ただ、生と死の狭間の世界だから、直接的な表現しか出来ないだけだ。多分。


「で、でも……あの時、茉莉の能力でコウの望みを聞きました! コウが会いたかったのはわたしではなく、あちらの〝志乃〟なんでしょう⁉」

「あれは……いや……そうだな。俺は確かに、あの子に会いたかったんだ……」


 その指摘を紘は甘んじて受け取る。でも、


「聳え立つ山や青々とした木々。大海原に光り輝く太陽。それに美しさを感じる人はいっぱい居る。俺だって、そういった大自然を被写体に絵を描きたいと思うし、それが自然だとも思う」


 志乃が「やっぱり、そうなんじゃないですか……」と言って、俯く。


 しかし紘は「でも、」と切り出して、志乃の手を強く握って、言った。


「キャンバスに描かれた架空の人間を美しいと思っても、いいと思う。コンピュータグラフィックで作られた架空の世界の風景に感動を覚えても、いいと思う。何に価値を見出すかなんて、誰かに決められる謂れは……無いんだ」


 そして紘は、志乃の両肩を掴んではっきりと目を見る。


「志乃。俺は、お前と一緒に外の世界へ帰りたい。矛盾だらけで責任も取れない大人達が跋扈する世界でも、俺は……志乃と一緒なら、何処でも戦えると思うんだ……」


 だが、志乃は悲しげな顔を浮かべて目を逸らす。


「……〝本物〟のわたしと居た方が、ずっと、素晴らしい世界が造れるかもしれないのに?」


 そうかもしれない。満開の桜のように、見る人の誰もが幸せになる笑顔の女の子と一緒なら、自分や芹那、蘭子のような人間も、エンテレケイアのような存在も苦しまないユートピアが実現できるのかもしれない。


 けれど――。


「――でも、俺は、自分だけが知っている綺麗な花が見られるなら……その花が咲いていないユートピアよりも、その花が一輪だけでも咲いているディストピアを、選びたいんだ……」


 あの時。巨永に銃を渡されたあの日に、紘の生き方は決まっていたのだ。一緒に生きていたいと思う人達が居るなら、天国なんかに逃げるよりも、苦しんで傷つく地獄を選ぶ。


 自分が理不尽な目に遭っても、誰かを助ける人間でありたいから。


 その覚悟を聞いた志乃は、また瞳に涙を浮かべ始めた。そして、恥ずかしそうに再び俯むくと紘の懐に飛び込んで、ポカポカと胸板を叩き始める。

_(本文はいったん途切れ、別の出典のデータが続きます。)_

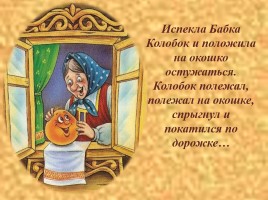 Испекла Бабка Колобок и положила на окошко остужаться. Колобок полежал, полежал на окошке, спрыгнул и покатился по дорожке…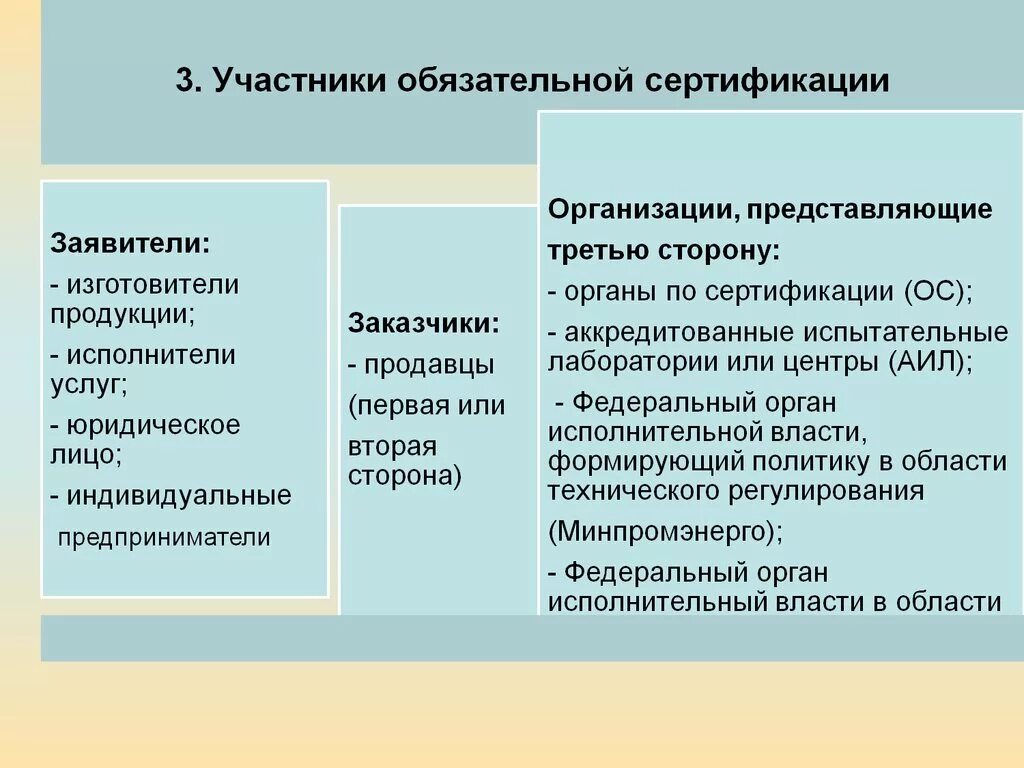 3. Участники обязательной сертификации

Заявители:
- изготовители продукции;
- исполнители услуг;
- юридическое лицо;
- индивидуальные предприниматели

Заказчики:
- продавцы (первая или вторая сторона)

Организации, представляющие третью сторону:
- органы по сертификации (ОС);
- аккредитованные испытательные лаборатории или центры (АИЛ);
- Федеральный орган исполнительной власти, формирующий политику в области технического регулирования (Минпромэнерго);
- Федеральный орган исполнительный власти в области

「…………ば、バカです! コウは大バカです! 本当にバカです!」


 紘は苦笑しながら、黙って叩かれる。そして、志乃はひとしきり殴り終えると、


「……でも、コウが大バカだなんて、とっくに知っていることでした……」と声を漏らし、

「――まったく、世話が焼ける相棒です、コウは……」

と上目遣いでこちらを見上げて、バカにするように、呟いた。

「はっ、それはこっちの台詞だ、志乃。UV級のエンテレケイアでも、頼れる相棒が居ないと、本領を発揮できないはずだ」

「自分を買い被りすぎです、コウは。フラグシップ・モデルのわたしと並び立てることを光栄に思わなければいけないところですよ、ここは」

「お前なんかと一緒に並び立てるやつなんて、俺しか居ないだろ?」

そして、お互いを見つめる。志乃はもう泣いていなかった。


 雨は降り続いている。


 だが、寒くても濡れていても、もう二人なら、平気だった。


「……なら、行きましょう、コウ。――もう、わたしは〝わたし〟に負けませんから」

「――ああ、帰ろう。俺達の……地獄に」


 志乃が差し出した手を、紘が手に取る。


 そして、雨雲も砂場も公園も、描き割れた絵画のように亀裂が走り、再び真っ暗な闇の世界が、姿を現した。